Error: "kernel: BUG: soft lockup - CPU#Y stuck for Xs" within VM
search cancel

Error: "kernel: BUG: soft lockup - CPU#Y stuck for Xs" within VM

book

Article ID: 170185

calendar_today

Updated On:

Products

VMware vSphere ESXi

Issue/Introduction

On VM at the terminal or in the /var/log/message file, the following message appears:

kernel: BUG: soft lockup - CPU#Y stuck for Xs!

where Y is one of the CPU cores and X is an amount of time.  

Environment

Virtual Machines

Cause

Possible causes but not limited to the following include:

  1. The VM is undergoing a snapshot with quiesce.
  2. The VM is on an "over committed" host with insufficient RAM, CPU, or disk throughput to support the guests.
  3. Some other resource intensive host activity.

 A soft lockup occurs when a virtual machine's vCPU is unable to run a new task for more than 20 seconds. 

Soft lockups can cause VMs to become unresponsive for short periods of time and trigger application timeouts or failover.
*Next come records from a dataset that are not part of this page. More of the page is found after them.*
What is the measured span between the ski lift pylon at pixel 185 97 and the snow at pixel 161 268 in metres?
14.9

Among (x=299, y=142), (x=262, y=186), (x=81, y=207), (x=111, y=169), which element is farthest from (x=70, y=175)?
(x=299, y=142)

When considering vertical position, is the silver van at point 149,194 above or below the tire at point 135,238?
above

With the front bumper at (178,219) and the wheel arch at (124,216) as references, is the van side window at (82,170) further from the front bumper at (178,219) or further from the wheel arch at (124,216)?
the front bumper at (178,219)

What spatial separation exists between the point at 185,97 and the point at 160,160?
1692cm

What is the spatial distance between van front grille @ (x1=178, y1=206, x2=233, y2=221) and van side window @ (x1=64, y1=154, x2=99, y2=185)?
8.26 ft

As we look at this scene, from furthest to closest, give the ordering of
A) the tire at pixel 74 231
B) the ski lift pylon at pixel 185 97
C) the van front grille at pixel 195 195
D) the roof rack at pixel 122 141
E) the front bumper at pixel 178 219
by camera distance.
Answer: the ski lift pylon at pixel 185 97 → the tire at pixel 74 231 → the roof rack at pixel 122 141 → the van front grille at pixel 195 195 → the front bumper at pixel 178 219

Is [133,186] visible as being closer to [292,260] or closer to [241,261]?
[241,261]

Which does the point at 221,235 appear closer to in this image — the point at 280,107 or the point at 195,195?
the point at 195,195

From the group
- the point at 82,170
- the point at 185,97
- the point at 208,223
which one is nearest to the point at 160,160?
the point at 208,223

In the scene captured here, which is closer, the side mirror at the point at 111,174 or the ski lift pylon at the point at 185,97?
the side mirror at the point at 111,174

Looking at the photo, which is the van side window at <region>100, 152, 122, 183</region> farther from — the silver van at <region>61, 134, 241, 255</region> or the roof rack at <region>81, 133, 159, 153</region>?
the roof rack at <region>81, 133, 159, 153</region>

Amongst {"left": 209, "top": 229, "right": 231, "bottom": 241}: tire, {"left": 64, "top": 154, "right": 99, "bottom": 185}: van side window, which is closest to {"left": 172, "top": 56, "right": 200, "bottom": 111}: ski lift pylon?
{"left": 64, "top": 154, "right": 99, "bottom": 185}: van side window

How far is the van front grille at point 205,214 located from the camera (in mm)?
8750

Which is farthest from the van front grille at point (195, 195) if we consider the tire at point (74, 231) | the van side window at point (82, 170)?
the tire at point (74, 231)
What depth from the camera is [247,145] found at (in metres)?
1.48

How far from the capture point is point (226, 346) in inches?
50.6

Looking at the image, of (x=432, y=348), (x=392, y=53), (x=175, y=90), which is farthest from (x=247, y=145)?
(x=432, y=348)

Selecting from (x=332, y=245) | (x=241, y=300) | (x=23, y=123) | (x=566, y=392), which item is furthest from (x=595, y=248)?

VMs that are experiencing a soft lockup might also have unusually high or unusually low CPU utilization, depending on the exact cause of the soft lockup.

Resolution

Possible solutions include the following:

  • Investigate the ESXi host and review CPU contention possibilities.  If a host is overcommited, the VM may struggle to have access to the resources it needs.
  • In some cases the soft lockup timer value can be increased within the guest OS.  This increases the time before a soft lockup is triggered, effectively disabling its sensitivity; however, this is generally not recommended as it can mask underlying issues and should only be used for troubleshooting purposes in a controlled environment.
    • Adjust the soft lockup timeout value:
      • Access the file: Login to Guest OS as root via SSH/Terminal and navigate to /proc/sys/kernel/softlockup_thresh.
      • Modify the value: (this may vary by linux distribution, consult the linux distributions documention before making any changes)
        • echo new_timeout_value > /proc/sys/kernel/softlockup_thresh
          Note: Replace "new_timeout_value" with the desired time in seconds before a soft lockup is triggered. 

Additional Information

Alternative approaches to managing soft lockups:

  • Analyze system logs and performance metrics to identify the root cause of the soft lockup, such as a resource bottlenecks. 
  • Adjust application settings or resource allocation to minimize potential CPU intensive operations. 
  • Update to the latest kernel version as it may include bug fixes related to soft lockup detection.